Obligatoriamente la elección presidencial dominicana no se zafará del formato de alianzas, donde varios partidos apoyen a un candidato. 

Más aun,  el PLD en estas elecciones del 2016 no contará con la alianzas de los 13 partidos que le apoyaron.

Naturalmente, esos partidos que hoy ya manifiestan desafectos con el PLD, o ven disminuida la posibilidad de permanencia el  poder, sin necesariamente tener afinidad ideológica, se lanzan a la estrategia política de agruparse con el PRD. Porque el PRD es la agrupación donde hay menos conflictos, poseedora de una historia, y por su ascendencia electoral está en la casilla número uno en el cuadro electoral del 2016.
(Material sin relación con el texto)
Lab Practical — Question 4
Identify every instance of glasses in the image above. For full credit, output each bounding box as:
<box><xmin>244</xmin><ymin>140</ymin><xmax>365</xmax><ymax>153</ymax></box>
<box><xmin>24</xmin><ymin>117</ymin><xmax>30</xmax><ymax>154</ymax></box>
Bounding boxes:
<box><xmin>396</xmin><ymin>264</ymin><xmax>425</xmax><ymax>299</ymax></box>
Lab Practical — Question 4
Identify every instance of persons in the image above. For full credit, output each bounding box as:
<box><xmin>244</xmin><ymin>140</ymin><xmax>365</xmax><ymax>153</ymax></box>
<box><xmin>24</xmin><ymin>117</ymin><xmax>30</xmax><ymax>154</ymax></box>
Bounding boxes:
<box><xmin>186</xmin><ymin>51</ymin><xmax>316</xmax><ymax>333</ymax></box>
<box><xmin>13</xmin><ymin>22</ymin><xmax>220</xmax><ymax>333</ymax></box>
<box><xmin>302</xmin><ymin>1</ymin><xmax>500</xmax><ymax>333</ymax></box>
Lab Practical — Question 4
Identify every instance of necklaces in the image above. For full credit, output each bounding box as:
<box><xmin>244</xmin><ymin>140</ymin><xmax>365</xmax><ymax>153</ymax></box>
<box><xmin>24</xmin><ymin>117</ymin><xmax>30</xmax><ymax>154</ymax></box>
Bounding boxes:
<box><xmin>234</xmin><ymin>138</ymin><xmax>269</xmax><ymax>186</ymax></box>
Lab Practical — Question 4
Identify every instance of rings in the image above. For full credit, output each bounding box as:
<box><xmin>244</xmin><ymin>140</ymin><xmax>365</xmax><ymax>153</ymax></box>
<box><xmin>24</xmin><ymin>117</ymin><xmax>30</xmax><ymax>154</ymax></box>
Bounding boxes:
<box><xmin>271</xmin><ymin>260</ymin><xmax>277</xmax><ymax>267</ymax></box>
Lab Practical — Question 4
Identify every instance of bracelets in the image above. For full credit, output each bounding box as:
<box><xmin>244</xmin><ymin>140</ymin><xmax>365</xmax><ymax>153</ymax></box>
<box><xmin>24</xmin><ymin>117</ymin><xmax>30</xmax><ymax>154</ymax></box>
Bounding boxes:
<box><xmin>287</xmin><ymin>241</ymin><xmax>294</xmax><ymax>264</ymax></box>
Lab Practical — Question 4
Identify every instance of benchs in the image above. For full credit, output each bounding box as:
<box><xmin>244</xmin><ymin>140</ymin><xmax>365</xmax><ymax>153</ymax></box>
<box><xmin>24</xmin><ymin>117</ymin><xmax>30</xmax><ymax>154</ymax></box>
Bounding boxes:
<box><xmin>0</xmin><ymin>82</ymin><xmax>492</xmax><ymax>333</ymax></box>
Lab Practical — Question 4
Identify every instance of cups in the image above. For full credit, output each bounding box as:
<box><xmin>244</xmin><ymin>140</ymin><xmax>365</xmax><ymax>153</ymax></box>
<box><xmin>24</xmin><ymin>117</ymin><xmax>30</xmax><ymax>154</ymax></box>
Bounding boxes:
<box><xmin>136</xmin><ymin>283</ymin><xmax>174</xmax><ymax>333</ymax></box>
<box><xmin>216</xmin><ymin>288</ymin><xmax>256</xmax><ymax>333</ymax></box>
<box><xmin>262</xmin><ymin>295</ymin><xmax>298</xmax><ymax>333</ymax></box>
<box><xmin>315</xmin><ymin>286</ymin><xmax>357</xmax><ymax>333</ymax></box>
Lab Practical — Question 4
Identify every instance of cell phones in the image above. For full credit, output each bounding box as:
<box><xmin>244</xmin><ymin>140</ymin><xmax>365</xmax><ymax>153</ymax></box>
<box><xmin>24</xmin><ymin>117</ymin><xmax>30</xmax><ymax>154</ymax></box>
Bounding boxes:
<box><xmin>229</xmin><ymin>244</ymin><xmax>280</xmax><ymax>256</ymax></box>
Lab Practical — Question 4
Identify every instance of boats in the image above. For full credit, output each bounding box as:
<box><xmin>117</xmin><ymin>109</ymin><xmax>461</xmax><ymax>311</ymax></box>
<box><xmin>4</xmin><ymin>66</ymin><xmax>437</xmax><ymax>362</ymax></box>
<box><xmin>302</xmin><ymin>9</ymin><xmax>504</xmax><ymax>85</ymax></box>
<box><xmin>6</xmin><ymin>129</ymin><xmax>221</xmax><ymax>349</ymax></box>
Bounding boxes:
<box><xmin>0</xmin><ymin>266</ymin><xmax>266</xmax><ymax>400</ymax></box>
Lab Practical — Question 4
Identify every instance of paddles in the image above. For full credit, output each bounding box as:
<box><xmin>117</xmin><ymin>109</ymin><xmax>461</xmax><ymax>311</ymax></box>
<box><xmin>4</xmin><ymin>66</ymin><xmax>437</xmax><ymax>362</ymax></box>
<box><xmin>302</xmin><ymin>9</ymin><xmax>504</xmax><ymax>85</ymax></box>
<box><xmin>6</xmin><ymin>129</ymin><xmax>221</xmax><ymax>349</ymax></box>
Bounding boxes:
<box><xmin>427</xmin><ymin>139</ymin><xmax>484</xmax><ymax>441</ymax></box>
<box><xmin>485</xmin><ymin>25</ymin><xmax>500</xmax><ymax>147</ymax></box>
El PRD, se lo digo hoy, logrará acudir a la cita presidencial  del 2016 en alianza no con 5 partidos, como en las elecciones pasadas, sino con todo un arcoíris de fuerzas, que producirán el cambio necesario en el país, con un programa de nación desarrollista.

Un dato más que permitiría afirmar la dirección del cambio con el PRD es el alto porcentaje de personas que valoran la nueva plataforma política que ha introducido Miguel Vargas a esa organización, donde predomina el criterio gerencial, decente y moderno de la política, sin renunciar a sus principios originarios ni su historia.

En efecto, expresión cabal de este giro político positivo del PRD es la llegada de connotados jóvenes que vienen de litorales sociales y profesionales destacados.

Todo ello, agregado al alto porcentaje de afiliación personal y familiar, cuasi sentimental al PRD de miles de votantes fijos, que a la hora del voto se aferran a su jacho y a su bandera blanca y a su himno de libertad…

Los ortodoxos que se han ido del PRD tendrán seriamente que reflexionar, porque con su actitud de denuestos contra el partido blanco y su candidato presidencial Miguel Vargas, solo lograran hacer causa común con el PLD y su permanencia en el poder.

Si no se alían al PRD, si no buscan la participación electoral unido al partido blanco, sobre sus hombros recaerá la mayor responsabilidad histórica de la negación del cambio político en el 2016, cambio que el pueblo pide, y que tiene como instrumento político para realizarlo al PRD y todas las fuerzas democráticas del país.